South Korean President Impeached
Roh political supporters had staged a three-day sit-in to prevent Speaker of the Assembly Park Kwan-yong from presiding over the impeachment. Opposition party members and security personnel moved in Friday and physically dragged the protesters off the speaker’s podium just prior to the final vote.
Despite a boycott by many supporters of the president, the 193-2 vote met the necessary two-thirds requirement of the 273-seat National Assembly.
“You asked for it,” Park said as Uri Party lawmakers were dragged away yelling, “Stop the coup.”
Outside the National Assembly, hundreds of Roh supporters protested, while impeachment-backers held their own rally several blocks away. One Roh supporter soaked himself in flammable liquid and set himself ablaze.
Roh had tried to diffuse the situation by apologizing, but his statement was rejected by Millennium Democratic Party, the group spearheading the impeachment. Roh belonged to the Millennium Democratic Party before switching to the Uri Party in September 2003.
“Regardless of which side is wrong, I offer my sincere apology for the situation in which the political confrontation has led to an impeachment move against me,” Roh said.

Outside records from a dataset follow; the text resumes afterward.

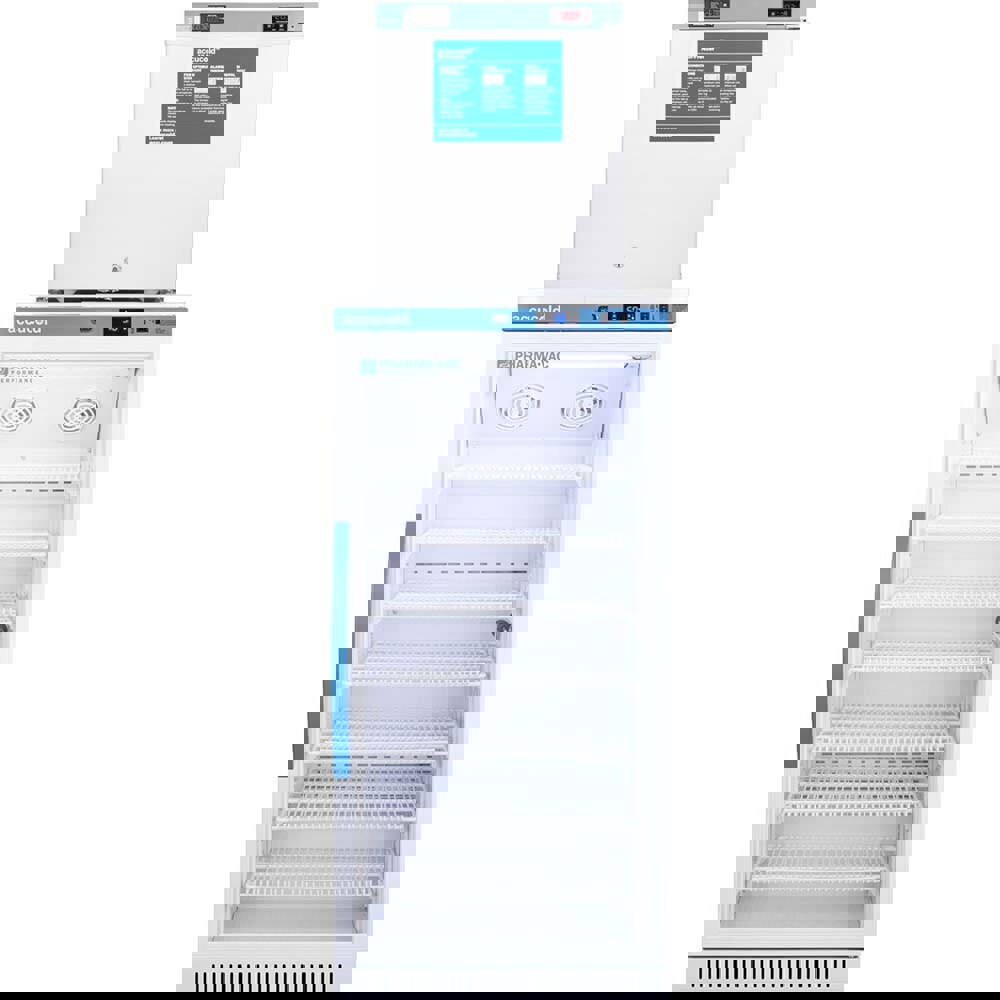 Pharmacy, Medical-Laboratory Combination Refrigerator/Freezer: 9 cu ft Capacity, -20 to 8 &deg; C, 23-3/8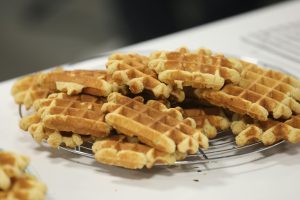Membuat waffle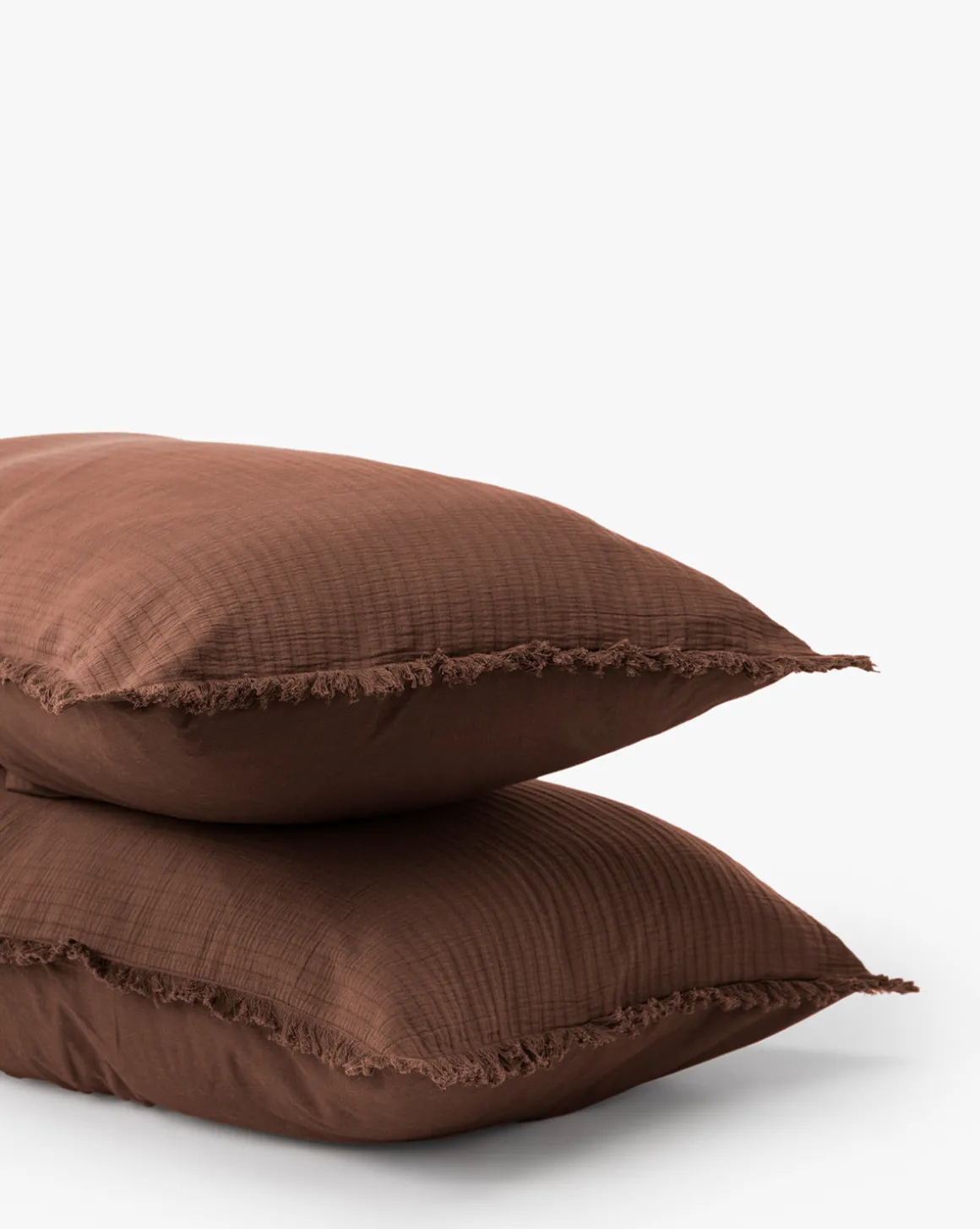 Hendricks Chocolate Cotton Shams (Set of 2)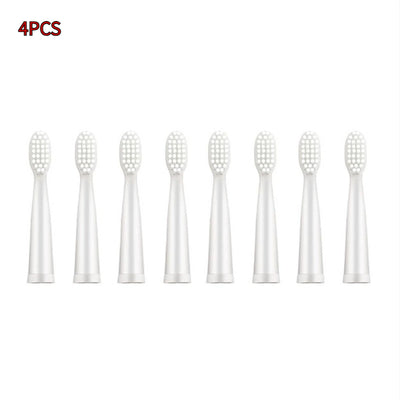 Four black soft-bristle replacement toothbrush heads for an automatic ultrasonic wave toothbrush. - Image 15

The impeachment is now in the hands of the Constitutional Court, where it will need the approval of the six of the court’s nine judges. Until the ruling — which can take up to six months — the president’s powers are suspended. Prime Minister Goh Kun will assume leadership of the country until then.
Roh remains calm and optimistic.
“I hope that within a few months, I will be able to carry on my job as president,” he said. “I will neither get frustrated nor give up.”
The impeachment charges stem from accusations that Roh violated South Korea’s presidential impartiality law by calling for support for the Uri Party in the upcoming April parliamentary elections. Corruption and financial scandals surrounding some of Roh’s top aids have also tarnished the president.
The political turmoil comes at a time when the South Korean government is struggling with a faltering economy, as well as ongoing negotiations to resolve nuclear proliferation with neighboring North Korea.